13:10 - 14:50
PS8
Room:
Room: South Room 221
Panel Session 8
Olga Gasparyan - The trump of discord: how non-textual information impacts affective polarization
Kirill Zhirkov - Partisan Polarization or White Backlash? White Americans' Reactions to Politicians' Tweets about Race and Religion
Franziska Pradel - When Is Enough Enough? Linking Incivility, Intolerance and Preferences for Content Moderation Online
Cristina Monzer - Cultural resonance effects on policy evaluations: Guilt and shame in pandemic infection control
When Is Enough Enough? Linking Incivility, Intolerance and Preferences for Content Moderation Online
PS8-3
Presented by: Franziska Pradel
Franziska Pradel 1, Jan Zilinsky 1, Spyros Kosmidis 2, Yannis Theocharis 1
1 Technical University of Munich
2 University of Oxford
Incivility is becoming highly relevant in online political communication on social media, and existing scholarship has emphasized the importance of identifying uncivil content and its downstream consequences. At the same time, scholars agree that incivility is a challenging concept to define as, among other things, it is context-dependent.
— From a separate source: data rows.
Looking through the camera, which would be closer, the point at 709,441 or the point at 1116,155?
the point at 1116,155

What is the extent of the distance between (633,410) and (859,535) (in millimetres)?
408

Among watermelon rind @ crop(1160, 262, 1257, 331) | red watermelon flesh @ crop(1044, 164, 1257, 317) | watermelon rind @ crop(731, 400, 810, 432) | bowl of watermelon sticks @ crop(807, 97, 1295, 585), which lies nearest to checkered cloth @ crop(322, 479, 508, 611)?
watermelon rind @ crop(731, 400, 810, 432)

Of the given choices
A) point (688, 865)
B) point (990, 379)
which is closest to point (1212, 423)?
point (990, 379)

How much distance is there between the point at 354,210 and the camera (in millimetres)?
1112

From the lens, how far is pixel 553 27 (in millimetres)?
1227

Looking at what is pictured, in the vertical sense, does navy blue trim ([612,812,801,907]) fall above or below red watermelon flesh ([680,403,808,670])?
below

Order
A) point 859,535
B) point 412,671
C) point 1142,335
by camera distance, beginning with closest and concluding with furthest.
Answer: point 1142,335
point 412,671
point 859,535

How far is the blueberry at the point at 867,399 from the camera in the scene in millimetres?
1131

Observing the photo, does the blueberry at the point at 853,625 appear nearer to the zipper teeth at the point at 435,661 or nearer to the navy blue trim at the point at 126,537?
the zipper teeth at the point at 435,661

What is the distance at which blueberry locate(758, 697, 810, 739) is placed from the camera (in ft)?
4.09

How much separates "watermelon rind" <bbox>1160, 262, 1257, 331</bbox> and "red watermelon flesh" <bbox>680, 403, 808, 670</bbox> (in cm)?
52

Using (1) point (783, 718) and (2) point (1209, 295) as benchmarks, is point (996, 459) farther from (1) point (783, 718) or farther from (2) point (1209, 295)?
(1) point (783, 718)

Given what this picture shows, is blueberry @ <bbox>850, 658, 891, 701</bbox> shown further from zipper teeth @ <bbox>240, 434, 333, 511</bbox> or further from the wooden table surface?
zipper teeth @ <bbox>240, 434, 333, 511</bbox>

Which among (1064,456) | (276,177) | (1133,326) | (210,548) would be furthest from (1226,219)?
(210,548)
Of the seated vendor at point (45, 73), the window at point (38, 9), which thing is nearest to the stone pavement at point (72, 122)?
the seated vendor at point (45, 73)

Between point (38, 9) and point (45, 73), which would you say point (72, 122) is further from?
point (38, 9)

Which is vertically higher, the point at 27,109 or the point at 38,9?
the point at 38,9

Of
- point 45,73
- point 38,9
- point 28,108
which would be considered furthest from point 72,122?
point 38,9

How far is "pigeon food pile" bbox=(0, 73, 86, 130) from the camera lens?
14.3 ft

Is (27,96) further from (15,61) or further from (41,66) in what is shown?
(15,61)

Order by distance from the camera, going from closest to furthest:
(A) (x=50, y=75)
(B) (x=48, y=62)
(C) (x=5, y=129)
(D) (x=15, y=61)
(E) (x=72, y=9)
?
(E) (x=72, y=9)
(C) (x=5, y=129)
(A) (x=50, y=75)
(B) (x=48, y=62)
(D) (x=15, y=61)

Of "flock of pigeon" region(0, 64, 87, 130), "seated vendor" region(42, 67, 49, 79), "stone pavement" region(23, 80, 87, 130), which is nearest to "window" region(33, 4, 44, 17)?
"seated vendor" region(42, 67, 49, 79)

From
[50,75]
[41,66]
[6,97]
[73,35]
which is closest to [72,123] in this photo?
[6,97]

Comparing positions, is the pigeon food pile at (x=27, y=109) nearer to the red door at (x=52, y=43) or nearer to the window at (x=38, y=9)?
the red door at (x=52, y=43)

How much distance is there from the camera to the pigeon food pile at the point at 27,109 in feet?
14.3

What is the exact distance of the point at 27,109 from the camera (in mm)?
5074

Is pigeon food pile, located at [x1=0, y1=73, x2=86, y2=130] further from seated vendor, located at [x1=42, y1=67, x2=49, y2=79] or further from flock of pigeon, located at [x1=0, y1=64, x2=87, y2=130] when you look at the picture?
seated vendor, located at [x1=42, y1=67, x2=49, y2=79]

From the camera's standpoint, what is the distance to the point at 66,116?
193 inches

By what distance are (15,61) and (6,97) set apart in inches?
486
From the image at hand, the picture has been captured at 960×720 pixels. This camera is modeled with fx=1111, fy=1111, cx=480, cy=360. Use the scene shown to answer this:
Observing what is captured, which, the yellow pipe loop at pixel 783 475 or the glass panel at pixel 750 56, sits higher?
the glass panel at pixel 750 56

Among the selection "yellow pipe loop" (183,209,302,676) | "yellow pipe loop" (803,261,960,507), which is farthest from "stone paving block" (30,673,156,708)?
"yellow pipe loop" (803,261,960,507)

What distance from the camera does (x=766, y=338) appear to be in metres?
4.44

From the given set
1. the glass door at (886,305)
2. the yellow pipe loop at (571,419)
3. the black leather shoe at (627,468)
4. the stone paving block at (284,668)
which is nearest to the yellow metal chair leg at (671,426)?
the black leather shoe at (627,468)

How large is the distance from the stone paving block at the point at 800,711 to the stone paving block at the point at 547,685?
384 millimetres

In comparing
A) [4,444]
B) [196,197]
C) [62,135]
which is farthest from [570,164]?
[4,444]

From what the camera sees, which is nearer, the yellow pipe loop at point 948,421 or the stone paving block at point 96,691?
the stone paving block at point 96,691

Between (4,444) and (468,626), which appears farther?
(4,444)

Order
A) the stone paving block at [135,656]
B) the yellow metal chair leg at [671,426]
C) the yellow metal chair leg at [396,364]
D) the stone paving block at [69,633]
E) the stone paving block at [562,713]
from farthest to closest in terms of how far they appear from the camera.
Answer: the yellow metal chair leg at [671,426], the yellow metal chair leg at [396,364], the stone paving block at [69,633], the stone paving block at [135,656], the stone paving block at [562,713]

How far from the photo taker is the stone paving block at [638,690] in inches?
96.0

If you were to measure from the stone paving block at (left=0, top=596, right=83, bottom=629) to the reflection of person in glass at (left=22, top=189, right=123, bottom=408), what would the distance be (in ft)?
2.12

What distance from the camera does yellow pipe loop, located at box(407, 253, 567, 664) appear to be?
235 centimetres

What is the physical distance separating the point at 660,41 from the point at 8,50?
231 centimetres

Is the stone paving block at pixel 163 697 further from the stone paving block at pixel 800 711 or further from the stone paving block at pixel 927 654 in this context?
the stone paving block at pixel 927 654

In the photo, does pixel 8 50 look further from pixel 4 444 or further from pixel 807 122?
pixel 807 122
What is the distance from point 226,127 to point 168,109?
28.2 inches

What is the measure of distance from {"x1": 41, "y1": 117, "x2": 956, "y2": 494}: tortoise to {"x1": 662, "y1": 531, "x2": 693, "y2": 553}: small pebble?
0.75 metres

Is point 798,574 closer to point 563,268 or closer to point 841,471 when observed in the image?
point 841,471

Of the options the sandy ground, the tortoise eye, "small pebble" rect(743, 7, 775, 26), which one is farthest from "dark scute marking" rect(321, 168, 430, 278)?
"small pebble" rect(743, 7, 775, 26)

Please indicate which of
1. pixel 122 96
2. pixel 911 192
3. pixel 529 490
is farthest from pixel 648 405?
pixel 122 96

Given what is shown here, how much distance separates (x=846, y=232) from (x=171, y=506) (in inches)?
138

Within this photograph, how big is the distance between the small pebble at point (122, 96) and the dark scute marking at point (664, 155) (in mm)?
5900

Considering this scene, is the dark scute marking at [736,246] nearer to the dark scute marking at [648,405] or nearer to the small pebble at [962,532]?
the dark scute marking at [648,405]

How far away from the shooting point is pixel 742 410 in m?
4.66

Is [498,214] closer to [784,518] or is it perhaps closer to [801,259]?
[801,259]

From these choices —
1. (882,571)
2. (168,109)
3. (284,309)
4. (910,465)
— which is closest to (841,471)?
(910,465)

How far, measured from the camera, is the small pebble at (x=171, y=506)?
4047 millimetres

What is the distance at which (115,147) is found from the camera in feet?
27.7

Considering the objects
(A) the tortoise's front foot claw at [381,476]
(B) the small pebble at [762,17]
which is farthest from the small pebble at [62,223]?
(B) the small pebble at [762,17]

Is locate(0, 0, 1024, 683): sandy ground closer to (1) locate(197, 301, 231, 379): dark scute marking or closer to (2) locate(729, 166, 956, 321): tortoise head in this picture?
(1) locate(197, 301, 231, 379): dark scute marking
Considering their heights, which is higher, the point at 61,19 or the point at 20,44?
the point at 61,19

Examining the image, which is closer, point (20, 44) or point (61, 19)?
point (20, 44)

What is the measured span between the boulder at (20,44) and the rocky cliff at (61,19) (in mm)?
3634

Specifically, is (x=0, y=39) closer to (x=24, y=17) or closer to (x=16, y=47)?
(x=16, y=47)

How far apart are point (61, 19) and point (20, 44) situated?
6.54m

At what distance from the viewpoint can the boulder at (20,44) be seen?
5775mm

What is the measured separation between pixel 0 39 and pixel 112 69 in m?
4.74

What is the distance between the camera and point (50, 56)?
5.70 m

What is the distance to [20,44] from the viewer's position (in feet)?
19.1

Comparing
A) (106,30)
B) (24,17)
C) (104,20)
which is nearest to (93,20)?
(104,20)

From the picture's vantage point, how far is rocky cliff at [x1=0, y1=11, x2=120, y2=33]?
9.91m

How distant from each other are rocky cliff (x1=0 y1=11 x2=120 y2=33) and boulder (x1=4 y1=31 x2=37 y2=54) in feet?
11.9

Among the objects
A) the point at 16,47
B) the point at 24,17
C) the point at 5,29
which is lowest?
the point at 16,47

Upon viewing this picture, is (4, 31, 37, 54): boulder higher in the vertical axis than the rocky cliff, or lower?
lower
As a result, operationalizations vary widely in the literature, ranging from measurements of the concept as a continuous scale to its decomposition into different dimensions and its decoupling from concepts like intolerance. While this research is growing, we still have insufficient understanding as to whether, for example, intolerance, incivility, and other forms of toxic and threatening behaviour are separate dimensions of undesirable behavior. While past work has shown that incivility and intolerance can occur in different contexts, when it comes to the consequences for individuals, is intolerance an analytically distinct concept from incivility and when exactly do citizens perceive comments as “crossing a line”? We propose a new theoretical framework covering the dimensions incivility, intolerance, and threat to explain the effects of incivility on emotional state, activation, and preferences for moderation. Using an original online experiment, we attempt to uncover the consequences of uncivil online discussions. We build on recent theoretical developments on incivility and expose participants to political social media posts varying in the level of incivility (civil versus uncivil), tolerance (tolerance versus intolerance) and threat (high threat versus low threat). Our findings contribute to the current debate with a more nuanced definition of incivility and add important measurement considerations.